The IMG agency has secured a discount on its payment for the international rights to Serie A worth €30m ($33.3m) as a settlement in a dispute over the way the league’s Italian-language rights were sold, SportBusiness understands.
The amount is equivalent to €10m per season. IMG’s three-year contract began in the 2018-19 season. The agency had been seeking almost €20m per season.
A separate legal battle between the league and the agency, following an Italian antitrust ruling that IMG had acted as part of a buying cartel when bidding for Serie A’s international rights, rumbles on.
IMG had threatened to take the league to court for breach of contract regarding the performance of the league’s deal with Italian state broadcaster Rai for rights which, by law, the league must make available to Italian expatriate communities around the world. The agency claimed that the way the rights were sold prevented it from securing market value for its main rights package.
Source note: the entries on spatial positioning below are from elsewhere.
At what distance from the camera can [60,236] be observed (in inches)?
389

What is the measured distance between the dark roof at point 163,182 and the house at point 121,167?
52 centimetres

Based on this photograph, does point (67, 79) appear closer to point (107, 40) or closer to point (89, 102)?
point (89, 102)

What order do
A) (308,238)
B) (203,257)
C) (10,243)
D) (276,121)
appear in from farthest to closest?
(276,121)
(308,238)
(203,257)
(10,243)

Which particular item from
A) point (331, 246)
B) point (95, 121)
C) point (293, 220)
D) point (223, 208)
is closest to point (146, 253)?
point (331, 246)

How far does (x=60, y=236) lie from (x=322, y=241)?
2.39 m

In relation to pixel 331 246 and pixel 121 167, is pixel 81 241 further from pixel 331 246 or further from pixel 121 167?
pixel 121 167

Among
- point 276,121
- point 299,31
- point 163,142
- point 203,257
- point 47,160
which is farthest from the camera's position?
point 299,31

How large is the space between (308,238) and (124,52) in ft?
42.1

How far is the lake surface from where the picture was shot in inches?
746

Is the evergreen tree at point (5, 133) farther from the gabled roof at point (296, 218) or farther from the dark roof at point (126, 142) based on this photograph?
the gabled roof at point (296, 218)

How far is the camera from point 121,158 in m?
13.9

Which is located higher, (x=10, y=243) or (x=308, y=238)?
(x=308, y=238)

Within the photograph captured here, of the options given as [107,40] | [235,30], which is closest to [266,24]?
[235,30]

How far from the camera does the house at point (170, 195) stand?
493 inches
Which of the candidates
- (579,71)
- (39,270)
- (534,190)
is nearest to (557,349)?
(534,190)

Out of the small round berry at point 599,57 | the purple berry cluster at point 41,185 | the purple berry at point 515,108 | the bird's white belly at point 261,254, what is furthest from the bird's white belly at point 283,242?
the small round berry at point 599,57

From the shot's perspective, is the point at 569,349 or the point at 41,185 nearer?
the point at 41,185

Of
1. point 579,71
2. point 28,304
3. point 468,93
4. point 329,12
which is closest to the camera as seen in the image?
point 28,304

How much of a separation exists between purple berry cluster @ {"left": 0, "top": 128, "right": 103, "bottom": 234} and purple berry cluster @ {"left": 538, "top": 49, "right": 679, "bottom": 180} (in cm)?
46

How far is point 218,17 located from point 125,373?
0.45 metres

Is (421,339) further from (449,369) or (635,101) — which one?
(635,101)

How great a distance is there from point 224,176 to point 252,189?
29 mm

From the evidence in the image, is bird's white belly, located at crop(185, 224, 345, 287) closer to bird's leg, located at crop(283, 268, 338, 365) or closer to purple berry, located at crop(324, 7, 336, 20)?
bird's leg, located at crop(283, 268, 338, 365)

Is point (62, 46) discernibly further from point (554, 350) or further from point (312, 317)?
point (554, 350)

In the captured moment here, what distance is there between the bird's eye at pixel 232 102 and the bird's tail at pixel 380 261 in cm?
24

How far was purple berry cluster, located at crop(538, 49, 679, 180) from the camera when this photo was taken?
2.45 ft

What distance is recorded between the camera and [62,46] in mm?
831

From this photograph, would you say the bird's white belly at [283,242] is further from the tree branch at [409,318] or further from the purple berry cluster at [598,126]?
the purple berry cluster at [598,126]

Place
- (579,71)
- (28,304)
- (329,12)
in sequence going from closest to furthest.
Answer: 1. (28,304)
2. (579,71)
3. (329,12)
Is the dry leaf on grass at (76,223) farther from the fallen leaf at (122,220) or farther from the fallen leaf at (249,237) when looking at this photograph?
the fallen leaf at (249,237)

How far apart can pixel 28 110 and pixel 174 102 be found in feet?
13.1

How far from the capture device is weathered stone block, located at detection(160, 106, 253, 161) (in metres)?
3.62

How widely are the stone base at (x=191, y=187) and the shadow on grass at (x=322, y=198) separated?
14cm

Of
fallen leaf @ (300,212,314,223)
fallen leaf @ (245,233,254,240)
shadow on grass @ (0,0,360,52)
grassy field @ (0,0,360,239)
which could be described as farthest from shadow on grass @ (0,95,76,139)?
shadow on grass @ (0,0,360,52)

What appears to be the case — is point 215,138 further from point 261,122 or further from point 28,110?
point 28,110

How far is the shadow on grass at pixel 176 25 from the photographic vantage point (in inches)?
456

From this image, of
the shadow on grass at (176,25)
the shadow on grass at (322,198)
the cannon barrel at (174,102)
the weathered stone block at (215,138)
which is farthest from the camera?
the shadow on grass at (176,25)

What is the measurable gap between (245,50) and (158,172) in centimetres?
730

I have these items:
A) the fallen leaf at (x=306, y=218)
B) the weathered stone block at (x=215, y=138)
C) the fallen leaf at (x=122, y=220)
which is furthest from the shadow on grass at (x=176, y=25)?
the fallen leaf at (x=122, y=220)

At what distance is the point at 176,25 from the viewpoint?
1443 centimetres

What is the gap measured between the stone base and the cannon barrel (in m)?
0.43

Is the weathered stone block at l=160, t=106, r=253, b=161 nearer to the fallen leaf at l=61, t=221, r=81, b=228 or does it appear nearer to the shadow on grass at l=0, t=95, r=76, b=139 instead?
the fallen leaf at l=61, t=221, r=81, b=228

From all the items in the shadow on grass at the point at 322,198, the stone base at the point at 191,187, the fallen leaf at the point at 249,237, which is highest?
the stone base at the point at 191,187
IMG paid over €380m per season for the exclusive international rights to Serie A for three seasons, from 2018-19 to 2020-21. One package of rights was carved out and sold separately: Rai paid €4m per season for the global, non-exclusive Italian-language rights to three matches per week. The matches are carried on its international general entertainment channel Rai Italia.
Although the discount was just over half the €19.33m per season IMG had initially claimed, informed sources say the agency is satisfied because the discount proves that its claim was correct in principle. The league had initially rejected the claim, saying it was without legal foundation.
It is understood that, to date, the league has not sought to offset the cost of the settlement with IMG by making a damages claim against Rai.
Cartel dispute latest
At last Monday’s league assembly, the Serie A clubs voted by 16 to four to allow the league to be the single plaintiff in a separate legal battle with IMG.
The dispute followed a ruling by Italy’s antitrust authority (AGCM) in May 2019 that three agencies – MP & Silva, IMG and B4 capital – had for many years acted as a cartel in the acquisition of the international rights to Serie A, Serie B, the Coppa Italia and the Italian Super Cup.
In September, three clubs – Chievo, Fiorentina and Torino – lodged individual compensation claims against IMG. Chievo was claiming €81.1m, Fiorentina claimed €241.6m and Torino claimed €167.8m. These will now be dropped.
The league claim has not yet been lodged with the courts.
The clubs had planned action solely against IMG because in the interim period the other two agencies had gone into liquidation.
Mediapro talks continue
Last Monday, the league’s new president Paolo Dal Pino also met three representatives of the Mediapro agency – Jaume Roures, Marco Bogarelli and Matteo Mammì – to get an update on the agency’s proposed league channel. Dal Pino told the agency he would put together a formal response to the proposal in the coming weeks.
Dal Pino told the clubs that the sale of the league’s domestic rights would be wrapped up within six months.
Separately, details of a media-rights bonus for the league’s chief executive, Luigi De Siervo, was reported by Italian newspaper Il Fatto Quotidiano last Wednesday.
The report said De Siervo stands to earn a bonus which could be greater than €3m should the league increase its revenues from media rights in the next cycle. The report gave De Siervo’s basic annual salary as €800,000, with bonuses of up to €160,000. In 2019, he did not earn the bonus. The contract also contains an “extraordinary bonus” which would be triggered if the league increased total central revenues. He will earn one per cent of any amount above the current €1.42bn per season. If the league earned €1.52bn, that would be €1m per season during the three-year contract period.
De Siervo joined the league from the Infront agency, having previously worked for state broadcaster Rai.